▸ Texte du document:
--------

La clôture est intervenue le 14 mars 2022.
MOTIFS DE LA DECISION
Sur la recevabilité de la demande au titre de la reconnaissance de dette signée par [T] [L]
Le tribunal a considéré que cette demande était prescrite, au visa de l'article 2224 du Code civil lequel dispose : les actions personnelles ou mobilières se prescrivent par cinq ans à compter du jour où le titulaire d'un droit a connu ou aurait dû connaître les faits lui permettant de l'exercer.
Le document signé par M. [L], qualifié de reconnaissance de dette mais signé tant par le prêteur que l'emprunteur, était ainsi libellée: «Monsieur [L] [T] (') reconnaît par la présente devoir bien et légitimement à Monsieur [K] [O] (') qui le reconnaît et l'accepte, la somme de 300000 €. Les soussignés reconnaissent que cette somme a été avancée à titre de prêt par Monsieur [K] [O] à Moncieur [L] [T], remboursable au plus tard le 10 mars 2009 ce à quoi s'engage Mr [L] [T]. Le capital sera assorti d'un intérêt au taux de 5,00 % l'an. D'un commun accord, les intérêts seront payables en une seule fois le 10 mars 2009 ».
En matière de prêt sans mensualités de remboursement convenues, le point de départ de la prescription se situe, au visa de l'article 2224 du Code civil, à la date d'exigibilité de l'obligation.
La date d'exigibilité de l'obligation, laquelle se confond avec la date de premier incident de paiement en l'espèce, était fixée au 10 mars 2009.
Pour exciper d'une absence de prescription, en l'état d'une assignation délivrée plus de cinq ans après l'exigibilité du prêt, les appelants font valoir d'une part qu'un paiement interruptif de prescription serait intervenu en juin 2015, d'autre part que le demandeur, Monsieur [O] [K], aujourd'hui décédé, était dans l'impossibilité d'agir, au visa de l'article 2234 du Code civil, avant le 10 mars 2015, date qu'il n'explicite pas.

--------

▸ Données fournies:
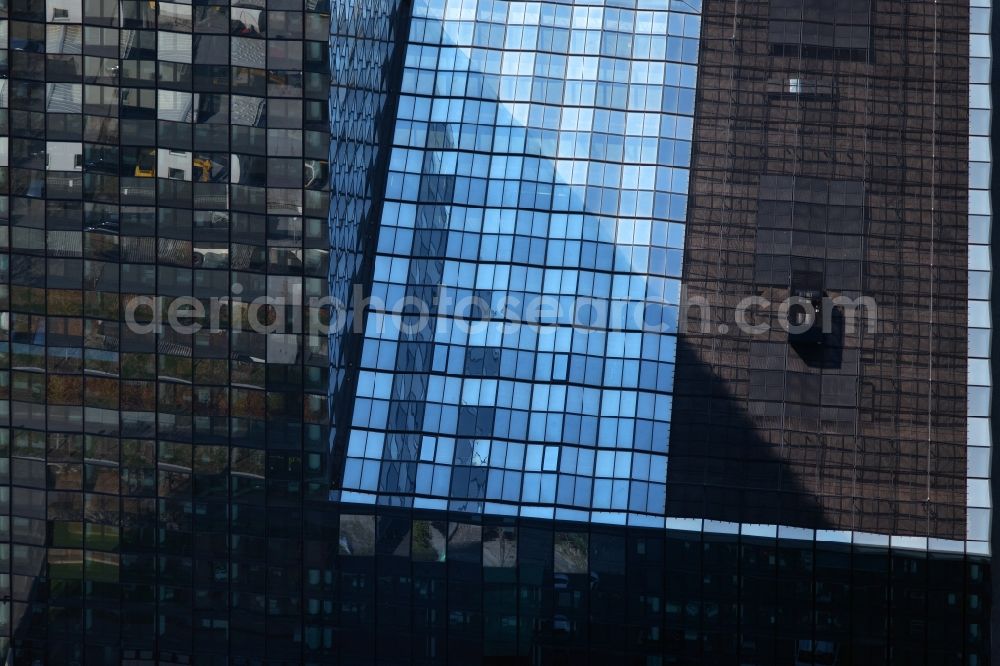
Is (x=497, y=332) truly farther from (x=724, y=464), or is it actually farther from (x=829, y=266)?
(x=829, y=266)

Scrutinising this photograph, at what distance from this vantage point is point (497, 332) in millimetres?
36406

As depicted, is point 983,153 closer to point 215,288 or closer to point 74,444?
point 215,288

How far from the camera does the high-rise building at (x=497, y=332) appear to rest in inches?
1280

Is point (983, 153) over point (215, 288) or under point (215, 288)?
over

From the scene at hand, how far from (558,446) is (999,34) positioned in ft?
59.6

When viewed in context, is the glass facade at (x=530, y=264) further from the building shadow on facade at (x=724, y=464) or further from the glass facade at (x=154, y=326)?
the glass facade at (x=154, y=326)

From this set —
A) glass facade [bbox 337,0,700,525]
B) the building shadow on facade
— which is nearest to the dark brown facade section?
the building shadow on facade

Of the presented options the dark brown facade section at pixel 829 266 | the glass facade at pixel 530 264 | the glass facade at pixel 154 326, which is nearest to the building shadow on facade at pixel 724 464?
the dark brown facade section at pixel 829 266

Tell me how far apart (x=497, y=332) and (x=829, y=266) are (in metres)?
9.83

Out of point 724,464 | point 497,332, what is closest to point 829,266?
point 724,464

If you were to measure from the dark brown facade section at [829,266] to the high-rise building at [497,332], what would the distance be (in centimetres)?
10

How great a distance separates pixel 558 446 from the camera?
35719 millimetres

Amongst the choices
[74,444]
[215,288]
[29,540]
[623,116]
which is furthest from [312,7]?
[29,540]

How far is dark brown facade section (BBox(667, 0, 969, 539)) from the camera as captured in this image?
35.4 meters
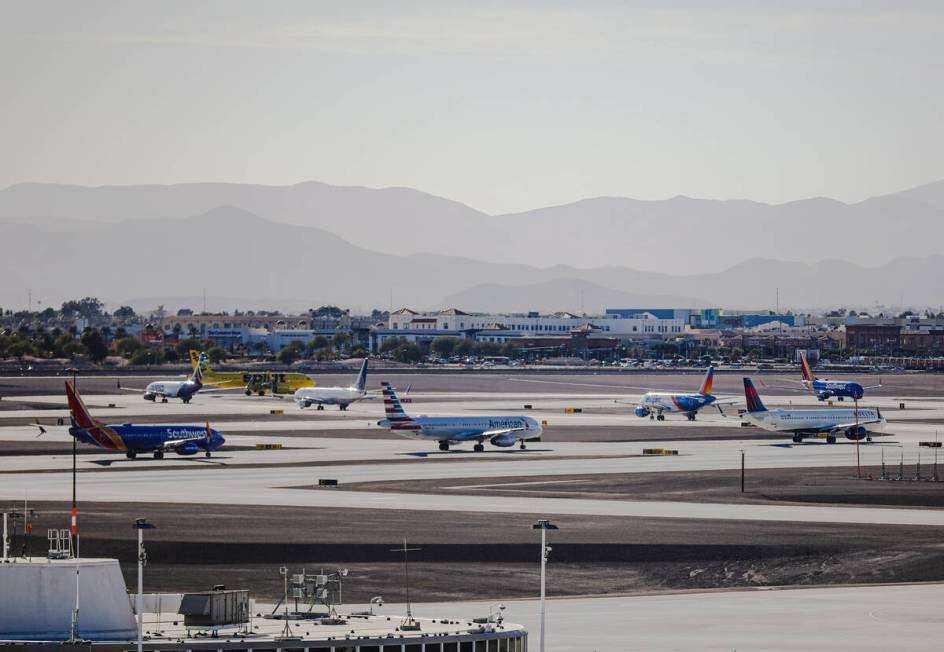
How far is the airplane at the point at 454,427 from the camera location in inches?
5251

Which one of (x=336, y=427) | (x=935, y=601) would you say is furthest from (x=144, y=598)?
(x=336, y=427)

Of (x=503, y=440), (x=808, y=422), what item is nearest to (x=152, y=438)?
(x=503, y=440)

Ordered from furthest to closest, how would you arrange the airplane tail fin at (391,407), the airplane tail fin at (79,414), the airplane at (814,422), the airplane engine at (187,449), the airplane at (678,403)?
the airplane at (678,403) < the airplane at (814,422) < the airplane tail fin at (391,407) < the airplane engine at (187,449) < the airplane tail fin at (79,414)

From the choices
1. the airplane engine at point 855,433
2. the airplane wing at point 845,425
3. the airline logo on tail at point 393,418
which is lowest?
the airplane engine at point 855,433

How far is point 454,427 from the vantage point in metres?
135

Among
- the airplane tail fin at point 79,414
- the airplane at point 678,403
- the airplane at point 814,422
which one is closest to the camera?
the airplane tail fin at point 79,414

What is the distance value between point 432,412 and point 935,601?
134213 mm

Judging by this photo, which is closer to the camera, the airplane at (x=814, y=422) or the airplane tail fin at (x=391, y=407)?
the airplane tail fin at (x=391, y=407)

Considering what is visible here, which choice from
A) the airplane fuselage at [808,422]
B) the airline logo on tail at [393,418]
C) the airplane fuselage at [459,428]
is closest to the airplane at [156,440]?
the airline logo on tail at [393,418]

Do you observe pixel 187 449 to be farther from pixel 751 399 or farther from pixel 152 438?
pixel 751 399

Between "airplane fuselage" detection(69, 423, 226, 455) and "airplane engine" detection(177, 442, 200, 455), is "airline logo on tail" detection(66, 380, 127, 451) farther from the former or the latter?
"airplane engine" detection(177, 442, 200, 455)

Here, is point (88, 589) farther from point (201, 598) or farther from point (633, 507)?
point (633, 507)

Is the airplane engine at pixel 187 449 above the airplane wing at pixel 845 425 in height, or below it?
below

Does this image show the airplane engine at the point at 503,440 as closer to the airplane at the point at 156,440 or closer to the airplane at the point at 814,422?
the airplane at the point at 156,440
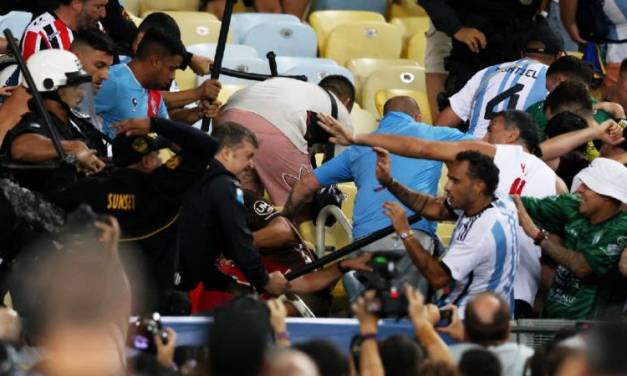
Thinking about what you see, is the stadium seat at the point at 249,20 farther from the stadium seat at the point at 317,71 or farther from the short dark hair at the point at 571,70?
the short dark hair at the point at 571,70

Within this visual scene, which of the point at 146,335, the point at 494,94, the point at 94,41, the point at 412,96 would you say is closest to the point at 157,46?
the point at 94,41

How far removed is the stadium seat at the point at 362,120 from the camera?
13.7m

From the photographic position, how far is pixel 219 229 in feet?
34.4

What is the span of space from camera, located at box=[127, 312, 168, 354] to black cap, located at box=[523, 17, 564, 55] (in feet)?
19.0

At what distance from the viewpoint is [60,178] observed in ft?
32.4

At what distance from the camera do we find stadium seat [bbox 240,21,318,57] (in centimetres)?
1490

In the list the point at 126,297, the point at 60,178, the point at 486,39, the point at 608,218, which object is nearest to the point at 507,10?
the point at 486,39

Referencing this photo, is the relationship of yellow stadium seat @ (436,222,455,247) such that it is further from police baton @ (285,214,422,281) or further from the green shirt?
the green shirt

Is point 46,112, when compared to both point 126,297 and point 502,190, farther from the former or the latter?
point 502,190

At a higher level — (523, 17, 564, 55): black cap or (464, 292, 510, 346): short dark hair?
(464, 292, 510, 346): short dark hair

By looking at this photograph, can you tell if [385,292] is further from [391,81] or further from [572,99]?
Result: [391,81]

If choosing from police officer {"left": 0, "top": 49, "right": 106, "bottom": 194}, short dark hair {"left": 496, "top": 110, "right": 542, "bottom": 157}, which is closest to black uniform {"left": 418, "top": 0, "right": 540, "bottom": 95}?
short dark hair {"left": 496, "top": 110, "right": 542, "bottom": 157}

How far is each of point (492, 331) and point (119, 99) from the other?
3.76 metres

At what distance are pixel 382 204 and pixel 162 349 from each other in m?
3.46
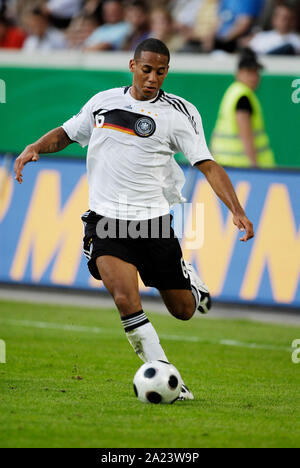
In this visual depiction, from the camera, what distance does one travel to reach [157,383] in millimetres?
6695

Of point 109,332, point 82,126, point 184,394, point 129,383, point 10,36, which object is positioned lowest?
point 109,332

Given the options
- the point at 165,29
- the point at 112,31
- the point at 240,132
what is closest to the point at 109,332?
the point at 240,132

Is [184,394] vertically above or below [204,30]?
below

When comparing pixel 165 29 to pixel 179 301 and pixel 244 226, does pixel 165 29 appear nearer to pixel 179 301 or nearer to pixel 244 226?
pixel 179 301

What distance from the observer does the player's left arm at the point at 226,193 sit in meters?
6.76

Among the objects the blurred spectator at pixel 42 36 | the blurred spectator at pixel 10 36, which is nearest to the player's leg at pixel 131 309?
the blurred spectator at pixel 42 36

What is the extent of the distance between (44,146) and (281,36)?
9002mm

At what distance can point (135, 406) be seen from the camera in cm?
671

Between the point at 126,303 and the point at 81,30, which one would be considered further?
the point at 81,30

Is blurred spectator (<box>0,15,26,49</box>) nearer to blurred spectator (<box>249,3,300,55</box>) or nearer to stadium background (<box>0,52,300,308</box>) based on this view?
stadium background (<box>0,52,300,308</box>)

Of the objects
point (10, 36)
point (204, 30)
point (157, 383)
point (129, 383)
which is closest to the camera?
point (157, 383)

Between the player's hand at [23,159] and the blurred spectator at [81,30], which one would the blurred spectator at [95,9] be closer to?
the blurred spectator at [81,30]

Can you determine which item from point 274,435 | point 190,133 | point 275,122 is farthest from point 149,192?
point 275,122

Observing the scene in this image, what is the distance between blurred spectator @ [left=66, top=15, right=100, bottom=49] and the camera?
58.9ft
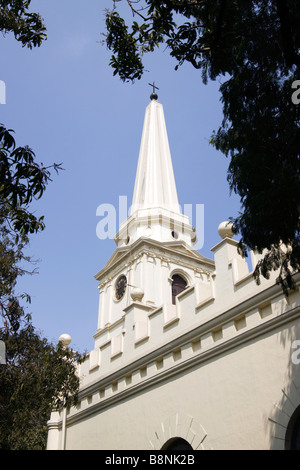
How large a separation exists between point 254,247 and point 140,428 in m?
7.55

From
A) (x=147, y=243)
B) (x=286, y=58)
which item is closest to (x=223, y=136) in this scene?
(x=286, y=58)

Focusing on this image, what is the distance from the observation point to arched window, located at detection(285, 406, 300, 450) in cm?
934

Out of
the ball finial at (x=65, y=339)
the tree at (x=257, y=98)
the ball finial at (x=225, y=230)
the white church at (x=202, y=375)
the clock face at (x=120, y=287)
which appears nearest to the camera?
the tree at (x=257, y=98)

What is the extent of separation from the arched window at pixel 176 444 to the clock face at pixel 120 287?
23.5 metres

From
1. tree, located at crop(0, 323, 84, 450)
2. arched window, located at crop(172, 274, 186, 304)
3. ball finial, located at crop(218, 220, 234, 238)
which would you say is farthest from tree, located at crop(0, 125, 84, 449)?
arched window, located at crop(172, 274, 186, 304)

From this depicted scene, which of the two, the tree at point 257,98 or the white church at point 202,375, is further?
the white church at point 202,375

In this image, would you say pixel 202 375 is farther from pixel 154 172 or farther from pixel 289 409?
pixel 154 172

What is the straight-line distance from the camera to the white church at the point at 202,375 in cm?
997

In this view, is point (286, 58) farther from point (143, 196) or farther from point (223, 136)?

--------

▸ Objectif 1: Recopiez à l'identique l'intégralité de l'extrait de jugement.
▸ Objectif 2: Relevez dans les enregistrements toutes les lignes où figure la chaîne « meters », en tenant compte de la casse.

▸ Solution 1:
La clôture est intervenue le 14 mars 2022.
MOTIFS DE LA DECISION
Sur la recevabilité de la demande au titre de la reconnaissance de dette signée par [T] [L]
Le tribunal a considéré que cette demande était prescrite, au visa de l'article 2224 du Code civil lequel dispose : les actions personnelles ou mobilières se prescrivent par cinq ans à compter du jour où le titulaire d'un droit a connu ou aurait dû connaître les faits lui permettant de l'exercer.
Le document signé par M. [L], qualifié de reconnaissance de dette mais signé tant par le prêteur que l'emprunteur, était ainsi libellée: «Monsieur [L] [T] (') reconnaît par la présente devoir bien et légitimement à Monsieur [K] [O] (') qui le reconnaît et l'accepte, la somme de 300000 €. Les soussignés reconnaissent que cette somme a été avancée à titre de prêt par Monsieur [K] [O] à Moncieur [L] [T], remboursable au plus tard le 10 mars 2009 ce à quoi s'engage Mr [L] [T]. Le capital sera assorti d'un intérêt au taux de 5,00 % l'an. D'un commun accord, les intérêts seront payables en une seule fois le 10 mars 2009 ».
En matière de prêt sans mensualités de remboursement convenues, le point de départ de la prescription se situe, au visa de l'article 2224 du Code civil, à la date d'exigibilité de l'obligation.
La date d'exigibilité de l'obligation, laquelle se confond avec la date de premier incident de paiement en l'espèce, était fixée au 10 mars 2009.
Pour exciper d'une absence de prescription, en l'état d'une assignation délivrée plus de cinq ans après l'exigibilité du prêt, les appelants font valoir d'une part qu'un paiement interruptif de prescription serait intervenu en juin 2015, d'autre part que le demandeur, Monsieur [O] [K], aujourd'hui décédé, était dans l'impossibilité d'agir, au visa de l'article 2234 du Code civil, avant le 10 mars 2015, date qu'il n'explicite pas.

▸ Solution 2:
35.4 meters
What distance from the observer does the player's left arm at the point at 226,193 sit in meters?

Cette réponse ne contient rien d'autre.